Divorce
Dissolving a marriage is a difficult task, almost always more painful and challenging than building one. It involves separating lives that have been naturally intertwined over the course of the marriage. “The problem of attempting to do justice to parties in a divorce action as to the division of property … is undoubtedly one of the most perplexing situations ever to confront a court.” MacDonald v. MacDonald, 236 P.2d 1066, 120 Utah 573, 580 (Utah 1951). When judges themselves openly acknowledge the challenge in making such divisions, it should be apparent that preparation is critical in advancing your vision of what an equitable division will be.
At its most basic level, the marriage consists of dividing up assets and liabilities. While some people believe that the fair way to do so is to simply divide everything in half and give half to each party, the courts have far wider latitude in making those divisions. See Utah Code Annotated 30-3-5 (2009) (stating that the court can divide assets “equitably” rather than equally). That involves considerations beyond just a review of a balance sheet.
When dividing assets, the court looks at the relative positions of the parties. Factors such as whether one spouse will be providing primary care for minor children; if one spouse has been a homemaker during the course of the marriage; the ability of the spouses to earn future income; and sometimes the underlying cause of the divorce.
An important asset subject to division is a retirement benefit accrued by a spouse during the course of the marriage. In Utah, the formula is often referred to as the Woodward formula, so called because it was first articulated in the case of Woodward v. Woodward, [Case Cite 656 P.2d 431-Utah 1982]. Basically, the court will create a fraction by dividing the number of months that the spouse accumulated retirement benefits during the course of the marriage by the total number of months that the spouse accumulated retirement benefits. While not perfect, this number represents the portion of the retirement that is an asset of the marriage. Then, the court takes half of that amount and then awards that portion of the retirement to the non-retiring spouse. This is not the end of the process, however. Most employers will not simply divide the retirement and pay it over to the non-retiring spouse. That spouse must also have a Qualified Domestic Relations Order (often referred to as a “Quadro”) in order to effect the ultimate division of the retirement.
While not always a consideration, the Social Security benefits to be collected by each party is another asset to be considered in the final division of assets. See Olsen v. Olsen, 2007 UT App 296, 22, 169 P.3d 765. The court will not likely order payment of Social Security benefits from one party to the other, as federal law preempts state law on that matter, but will make offsets in distribution of marital assets in order to take disparities in those benefits into account.
Likewise, when dividing debts and obligations of the marriage, courts will take into account all of the same factors as dividing the assets. In fact, if there are not many assets to be divided, the court will attempt to balance the equities through the assignment of debts. In many cases, if an obligation is associated with a marital asset, the person taking the asset will also be responsible for the corresponding debt. As with the assets, the court has broad discretion in apportioning those debts.

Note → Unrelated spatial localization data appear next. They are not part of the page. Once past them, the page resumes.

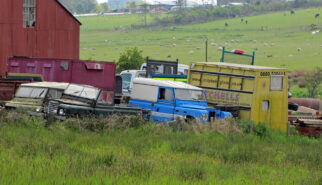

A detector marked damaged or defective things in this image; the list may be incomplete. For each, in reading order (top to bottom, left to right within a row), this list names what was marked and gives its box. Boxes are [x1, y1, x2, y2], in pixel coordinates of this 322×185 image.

rusted metal wall [0, 0, 80, 77]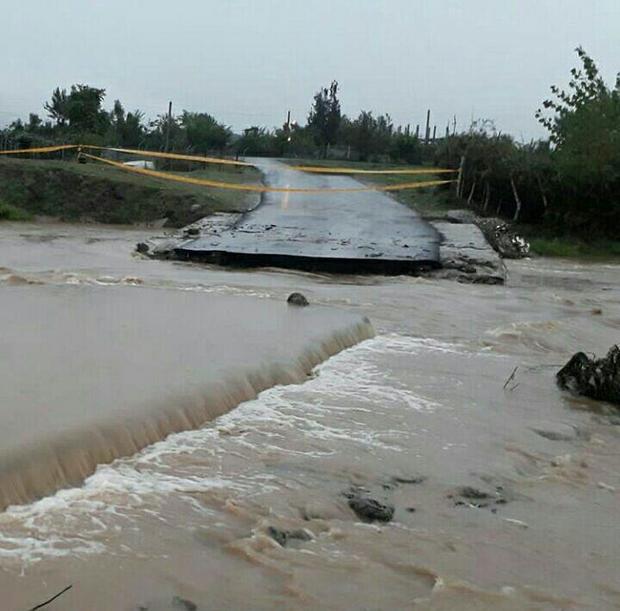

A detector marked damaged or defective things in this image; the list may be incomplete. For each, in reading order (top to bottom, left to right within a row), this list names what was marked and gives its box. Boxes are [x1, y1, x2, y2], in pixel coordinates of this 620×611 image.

damaged road surface [172, 158, 438, 272]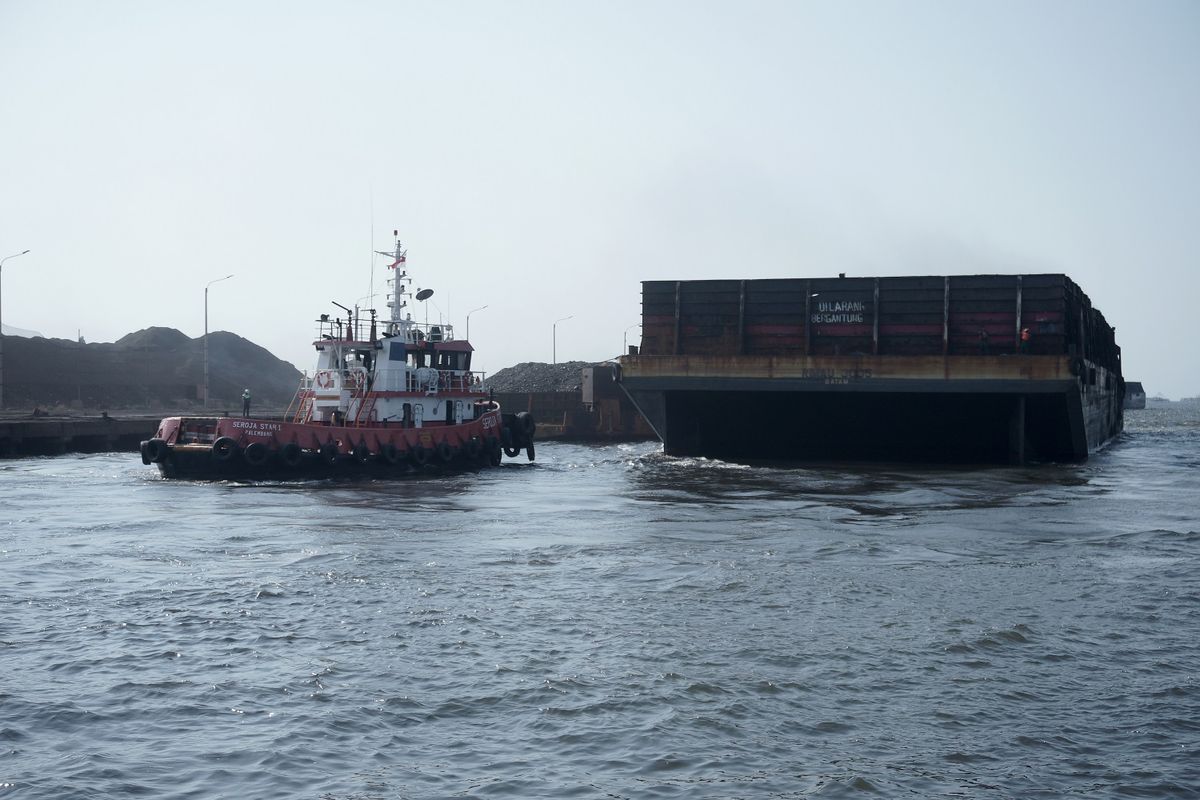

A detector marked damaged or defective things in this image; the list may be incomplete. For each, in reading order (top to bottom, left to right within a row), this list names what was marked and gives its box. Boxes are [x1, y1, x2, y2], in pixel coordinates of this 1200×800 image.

rusty barge hull [620, 276, 1128, 462]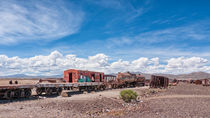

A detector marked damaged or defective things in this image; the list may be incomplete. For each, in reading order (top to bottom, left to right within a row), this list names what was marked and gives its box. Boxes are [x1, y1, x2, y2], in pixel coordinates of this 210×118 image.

rusty train car [0, 68, 144, 99]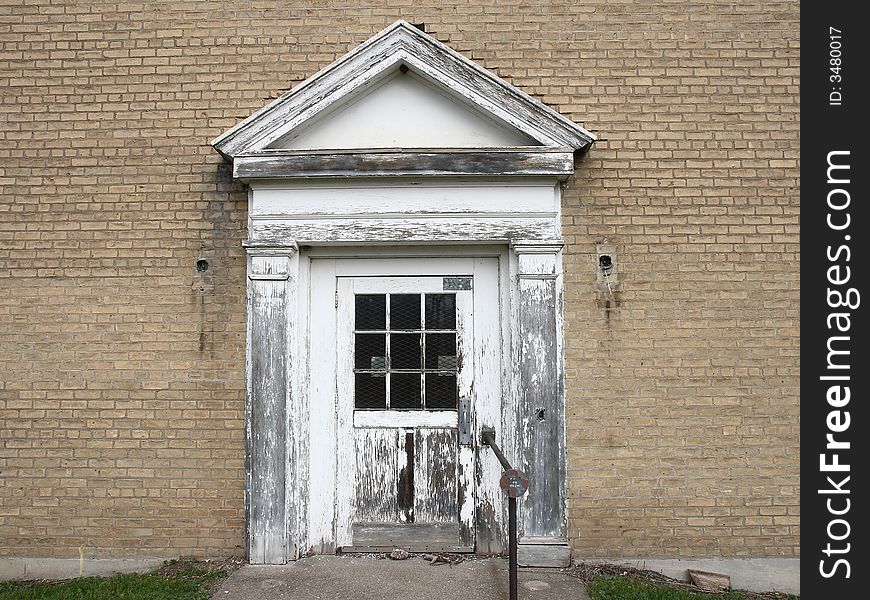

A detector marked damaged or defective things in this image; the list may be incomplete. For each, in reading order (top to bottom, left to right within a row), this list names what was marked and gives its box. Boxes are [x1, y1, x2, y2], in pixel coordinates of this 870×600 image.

weathered door with peeling paint [338, 276, 476, 552]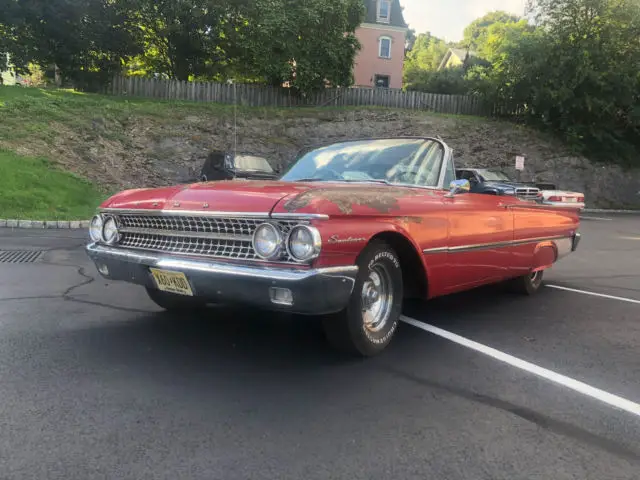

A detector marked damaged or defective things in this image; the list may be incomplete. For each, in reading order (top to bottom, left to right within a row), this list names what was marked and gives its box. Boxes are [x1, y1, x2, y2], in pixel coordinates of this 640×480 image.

rusty hood paint [101, 180, 444, 216]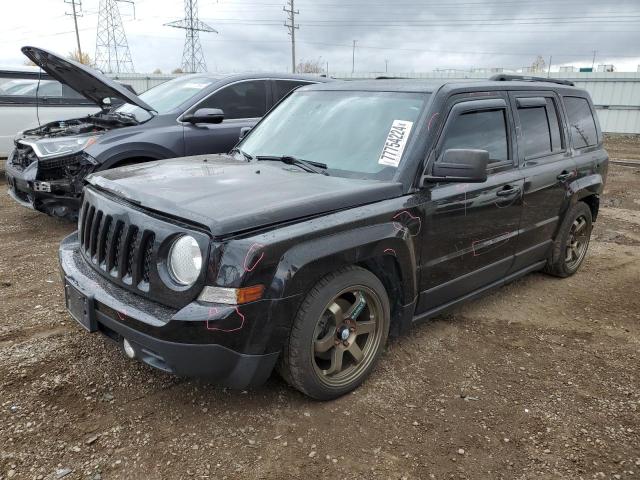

Before the court has the opportunity to address the division of assets and liabilities on a permanent basis, the parties to the divorce action have the first shot at trying to work out the financial issues. While mediation is required by Utah state law (see Utah Code Annotated 30-3-39 (2009)), it allows the parties to address important issues and play a direct role in creating the final division of property. Mediation allows a party to “pick and choose” which assets are most important in the final analysis.